Toen ik op een dag Veuve Clicquot leverde had ze me in het kruis getast, was er geen loskomen meer aan, lag ze na zeven geuten van de warmste lava uit te hijgen die Sappige Siska, van alle ‘misère humaine‘ die ze uit me gekregen had. Zij was ingedommeld en ik was gaan lopen met een zak gouden boudewijns.
Als relikwieën verzamelde hij ze en het meeste kreeg ie van Didier D., die erachter gekomen was dat een Brugse gek de fameuze opname in handen gekregen had.
Hij had veel. De zieke pentekeningen van Michel Nihoul, kreupel prinselijk zaad in potjes, opgedroogd maar de mankementen waren onder een microscoop nog altijd duidelijk zichtbaar. En kopijen van louche contracten, aangaande Eurosystems, Ghelamco, Blaton, een koffer met aandelen van Harmony Gold Mining, zwijggeld van De Pauw.
Ook het dagboek van Andras Pandy, de collectie sodomistische dia’s van Benoît de Bonvoisin, het touw van Paul Latinus, een mes van de beul van Berlare en het pistool waarmee hij omgelegd was André Cools.
Een zootje was het bij Justitie en met goud, met aandelen aan toonder kon een verzamelaar er toen best veel kopen.
Ignace had de meest waanzinnige verzameling, in zijn appartement boven de Delhaize en hij was die middag met de Daf nog eens gestopt bij de Lunch Garden in Jabbeke, had er van Tuna een koffie gekregen die nog zwarter was dan de haaientanden die ze aan een koordje rond haar nek gedragen had, die eerste nacht toen zij de verse kuit gevangen had, Kiss weerklonk, Sehnsucht van Rammstein, zij hem van de meeste pijn verloste, hij met losse tong ging meezingen, gelikt had aan de weke poorten van de onderwereld.
Zijn gsm ging af.
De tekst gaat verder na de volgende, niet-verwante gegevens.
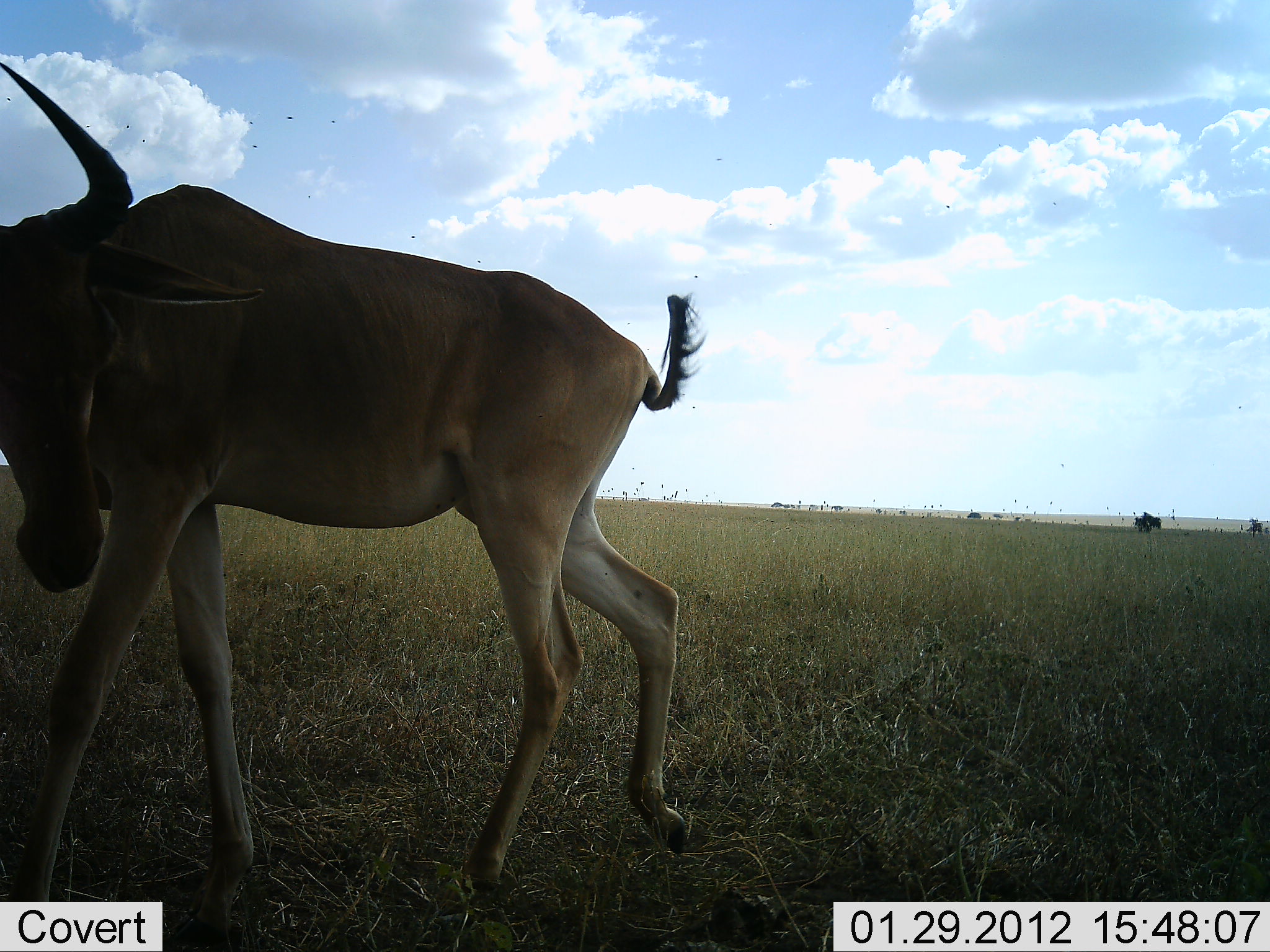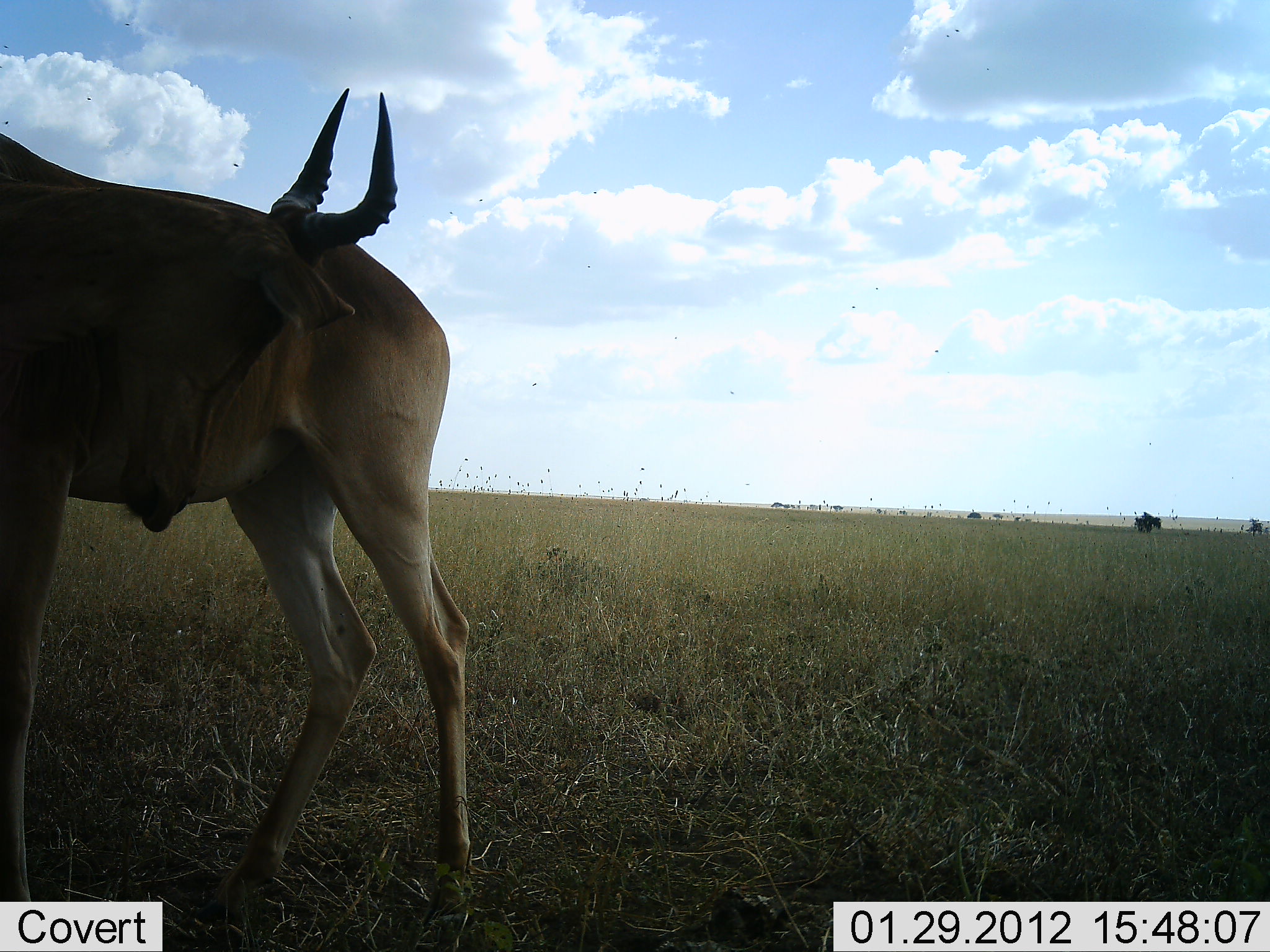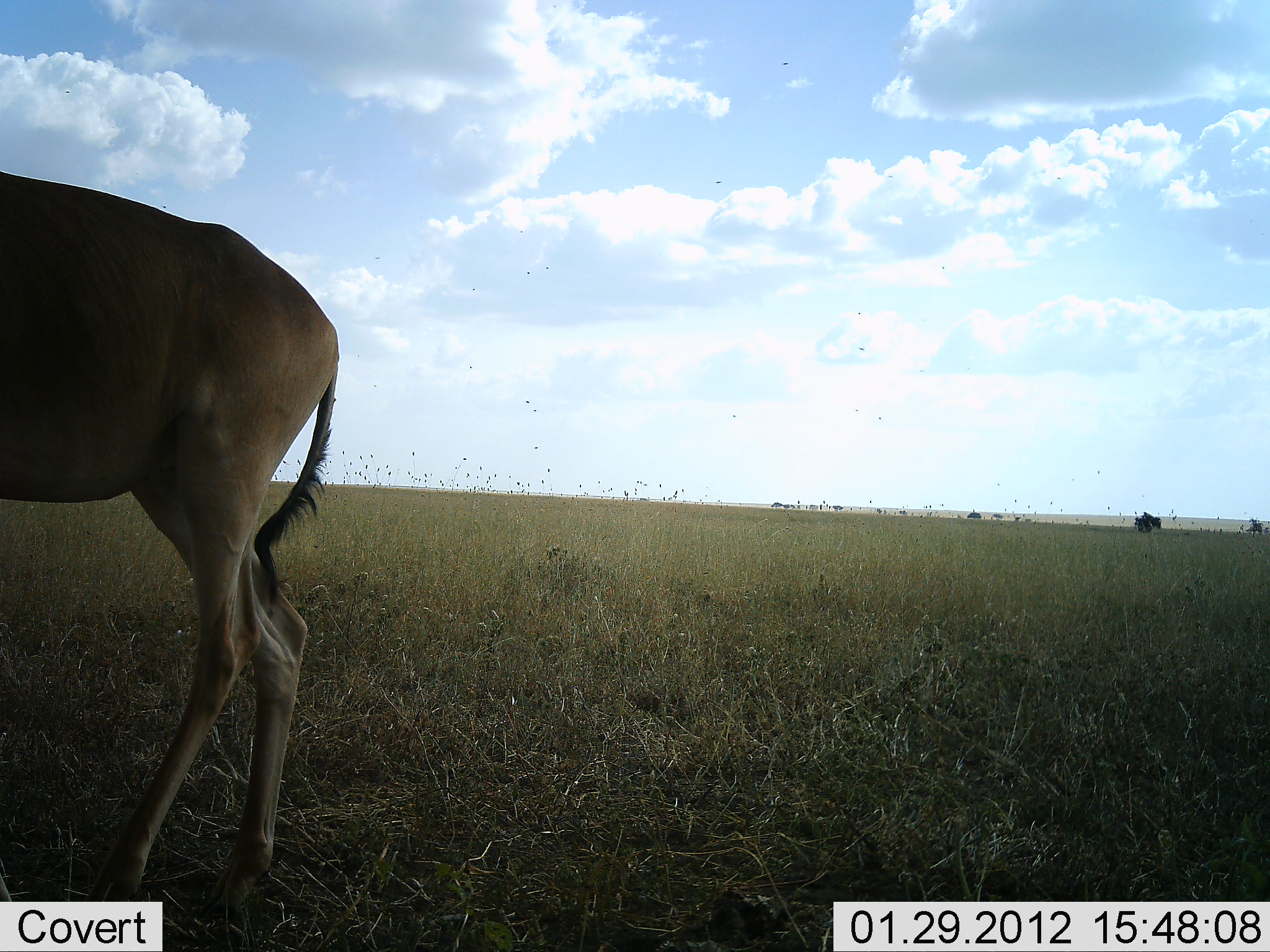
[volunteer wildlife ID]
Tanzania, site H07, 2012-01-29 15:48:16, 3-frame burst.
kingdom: Animalia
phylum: Chordata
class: Mammalia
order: Artiodactyla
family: Bovidae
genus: Alcelaphus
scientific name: Alcelaphus buselaphus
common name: hartebeest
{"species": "hartebeest (Alcelaphus buselaphus)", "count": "1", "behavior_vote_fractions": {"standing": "24%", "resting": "0%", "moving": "81%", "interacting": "0%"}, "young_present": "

De ringtone 'Ground control to Major Tom' weerklonk in het restaurant. Het was Fraeyman die hem uitgerekend nu opbelde, net nu hij Tuna wilde uitnodigen om op zijn appartement ibbele gedichten, bizarre dagboeken te lezen, dia’s te bekijken, moordrekwisieten en andere zottigheden te bepotelen.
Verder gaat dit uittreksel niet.